The need for structured markup for the web has influenced rapid development of XML. The advantage of using a globally recognised markup language for the Warlpiri dictionary is that the research benefits from the various general purpose tools available, rather than having to develop specific tools, as would be the case for the previous dictionary format. The dictionary file also becomes more portable and accessible. The cost is that it is now less easily maintained than before by a human using a plain text editor. Computer support tools become necessary. Fortunately, XML tools are widely available and increasing in number.
Storing the lexical database in an XML formatted file is an effective median between the structure and built-in querying of a relational database and the flexibility and portability of a plain text document. The strengths of this approach were best appreciated in the development of the Kirrkirr dictionary browser.
Initial testing showed that if the program simply read in the entire XML file (about 8.7Mb of text) and stored it as parsed data structures within memory, then the memory used by the system was excessively high. The best solution was to create an index file that contained the words, information about cross-references for the graphical display, and the corresponding file position of its entry in the XML file. Hence of the 5450 entires in the dictionary, only those requested by the user, will be read in and processed. This lead to a considerable improvement in the speed of the application and its resource efficiency.
This approach worked well with the XML parser being used (Microstar's Ælfred parser). Although the parser (like other XML parsers of which we are aware) was built to parse an entire file at a time, it was relatively easy to adapt the code to allow either processing of just one entry or a whole XML document.
The use of an index file was also well suited to using the application over the Web. Because the parser only processes the parts of the XML file that are required, the system is very efficient over a low bandwidth connection.
A virtue of storing the dictionary in XML is that there is an abstraction of the content of the data from the way it is going to be used or displayed. At a fairly basic and straightforward level, the formatting of the textual content can be controlled by an eXtensible Style Language (XSL) stylesheet.

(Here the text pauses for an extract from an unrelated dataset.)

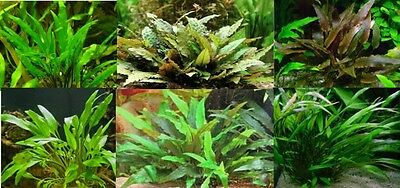 Cryptocoryne assorties lot de 4 touffes  plante aquarium facile robuste discus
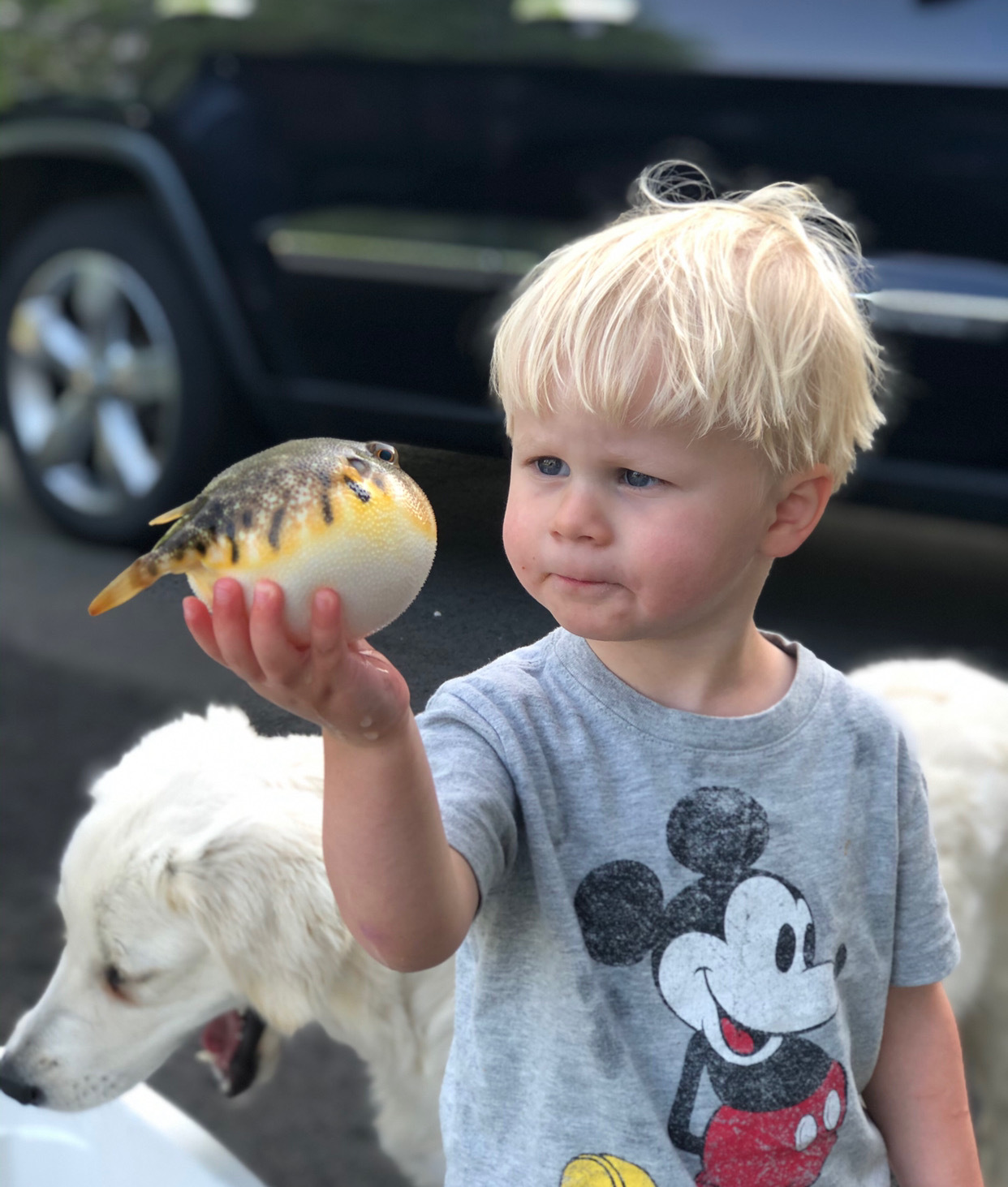 Try as he might, Henry Forsberg can't puff up like his blowfish friend here can.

An XSL file can be used to render an XML document in a specific output format such as HTML, Rich Text Format (RTF) or Postscript. This process is done by an XSL processor, which takes the XML file and the XSL file and creates the formatted file. The structure of an XSL document is essentially a list of rules that tell the XSL processor what to produce when it encounters certain "target-elements" in the XML file. This allows us to cater presentation to different user needs: for example, leaving out technical and obscure fields for young non-technical users. XSL is currently only at the stage of a draft standard [HREF6], but we expect that processors with more functionality will soon be available, and possibilities in this area will expand.
For applications with simple, lexical databases behind them, there is little that can be done in the way of accessing the language apart from giving an on-line reflection of what one would see on a printed page. Simply knowing the definition of a word does not achieve much if the language learner does not know the usage of the word and how it relates to other words. In a computerised medium there is no such limitation on the way information can be conveyed to the user.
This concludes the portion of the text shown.